From the very beginning where Butch apparently “rescues” Sundance from an accusation of cheating the sense of absolute trust and love between the protagonists is wonderfully narrated.

 

There’s the knife fight where Butch has to win back leadership of the Hole in the Wall Gang.  Butch says to Sundance “Maybe there’s a way to profit from this, bet on Logan”.  Sundance responds ” I would but who’d bet on you? ” When Logan, the challenger, says “When it’s over and Butch is dead, you’re welcome in the gang” Butch whispers to Sundance “I don’t mean to be a sore loser, but when it’s over, if I’m dead, kill him” and Sundance replies “Love to”.

 

Great trust, great love, perfect understanding of and respect for each others strengths and weaknesses, countered by almost constant mild insults, lots of laughs.  If you can have that with your colleagues then your work culture is a good as it gets (and the HBR agrees).

 

Share

The XX Factor

Monday, December 1st, 2014


“Notice anything unusual about this panel? Yes, it’s all-female. And yet male panels, or those with one woman, are so common, they go unremarked. Our industry is filled with incredible women, but the future isn’t female – just equal.” Lindsey Clay, chief executive, Thinkbox in Campaign Magazine.

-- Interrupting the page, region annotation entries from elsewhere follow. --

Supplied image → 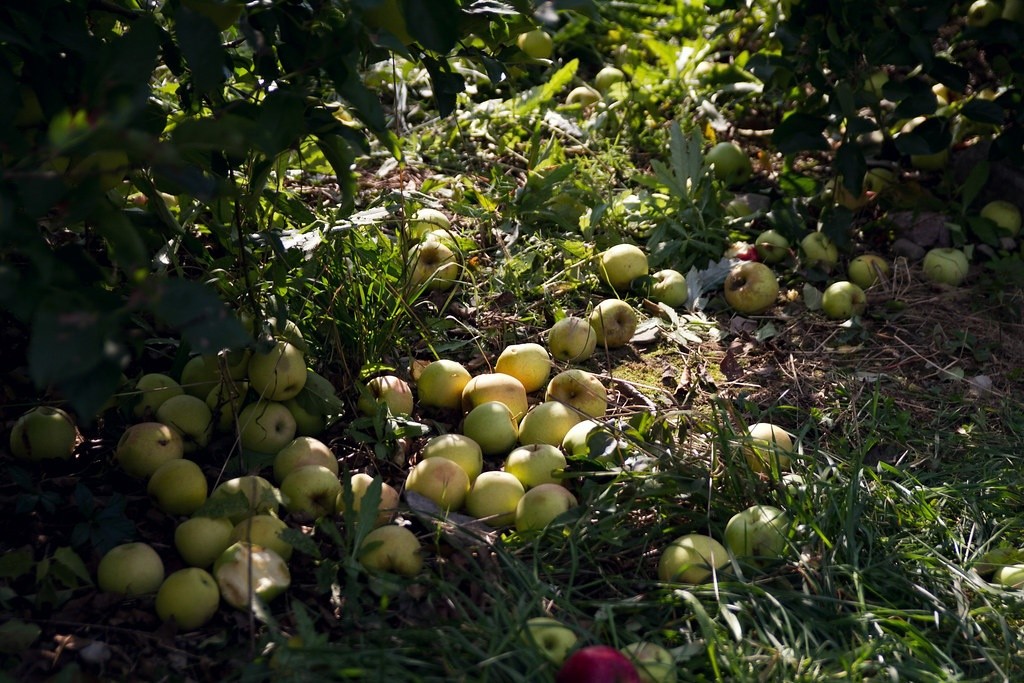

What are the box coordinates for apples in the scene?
[0,30,1024,683]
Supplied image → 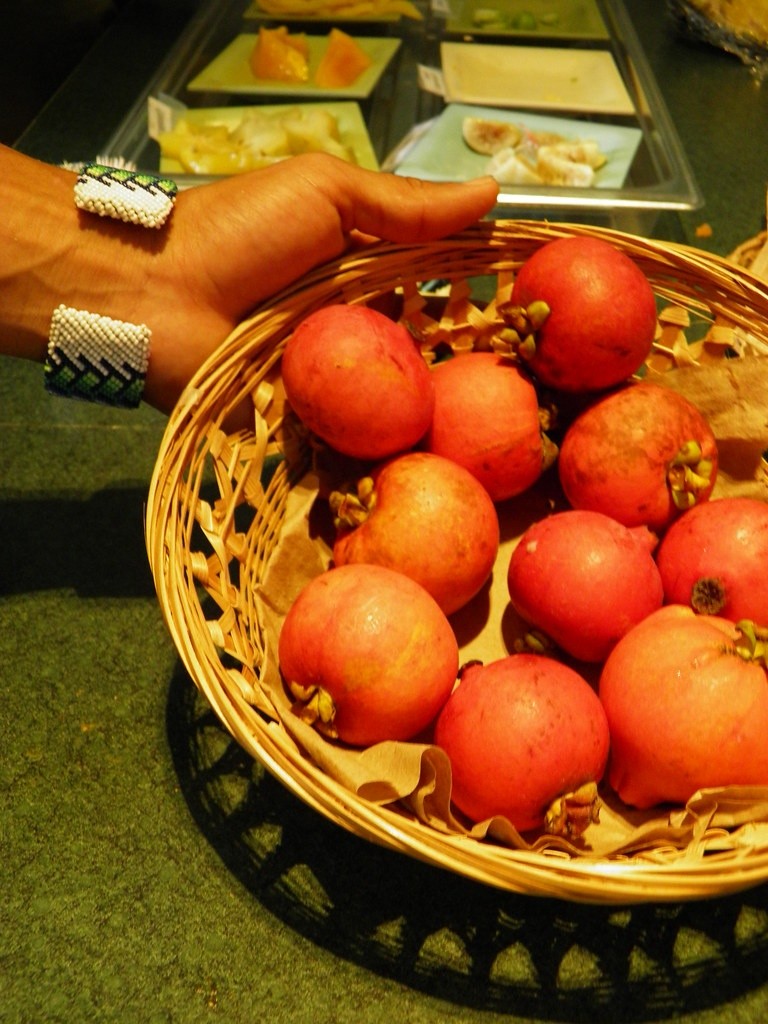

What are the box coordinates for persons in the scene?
[1,143,500,421]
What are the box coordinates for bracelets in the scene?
[44,161,177,412]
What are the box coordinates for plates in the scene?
[240,0,404,22]
[438,41,638,118]
[186,33,405,98]
[391,104,644,190]
[155,100,382,179]
[444,0,611,40]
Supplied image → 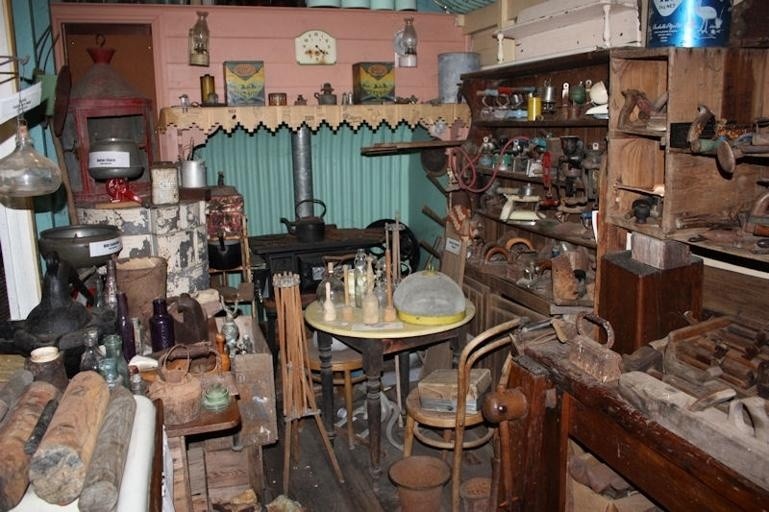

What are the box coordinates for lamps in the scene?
[394,17,418,69]
[188,11,211,67]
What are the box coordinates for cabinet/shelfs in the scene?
[248,225,393,298]
[446,47,769,511]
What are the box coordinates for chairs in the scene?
[304,253,368,451]
[403,315,530,511]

It really is about time we made progress on this issue.

I’ve rarely been on an industry panel with a majority of women.  Yet I sit in meetings every week at MediaCom where it is of course common place.

What’s different about 124 Theobalds Road ? We have never had gender quotas.  Our business returns a great set of results consistently.  We are a meritocracy.  We don’t only promote women because we work in a business that ultimately markets products bought by women.

Arguments about women knowing better how to sell to women are irrelevant.  Was it a problem when Karen Blackett was the director on an account that predominantly sells fast cars to men? Of course not.  What was a problem was when I arrived at a previous agency to find that I had been given the Royal Doulton China Figurines account because I was a woman.  My ability to empathise as an urban twenty something with whatever drives ladies to spend north of a pony on one was not aided by my gender.

Confidence is one of the key issues hampering women’s career progression according to Atlantic Magazine.  They think that women are less confident than men professionally.  When they are equally confident then they’re labelled ball breakers.

Not everyone will agree with authors Kay and Shipman.  This isn’t the only reason for a lack of equality in the numbers of women leaders. But the good news about a confidence gap is that it can be overcome.  This is why Kathryn Jacob and I are writing a book packed with the kind of career advice you never get taught, including how to acquire confidence.  As one Atlantic correspondent writes : “Ten years ago I began teaching shy medical students “tricks of the trade” for appearing confident.. Early on I noticed that just by practising techniques for appearing confident, my students began to feel more confident… With enormous positive implications for improving lives.”

If anyone has any stories, tips or tactics for our book, please get in touch.  As for what’s different about MediaCom, I hope and believe that we have a culture that encourages everyone’s confidence, regardless of their gender.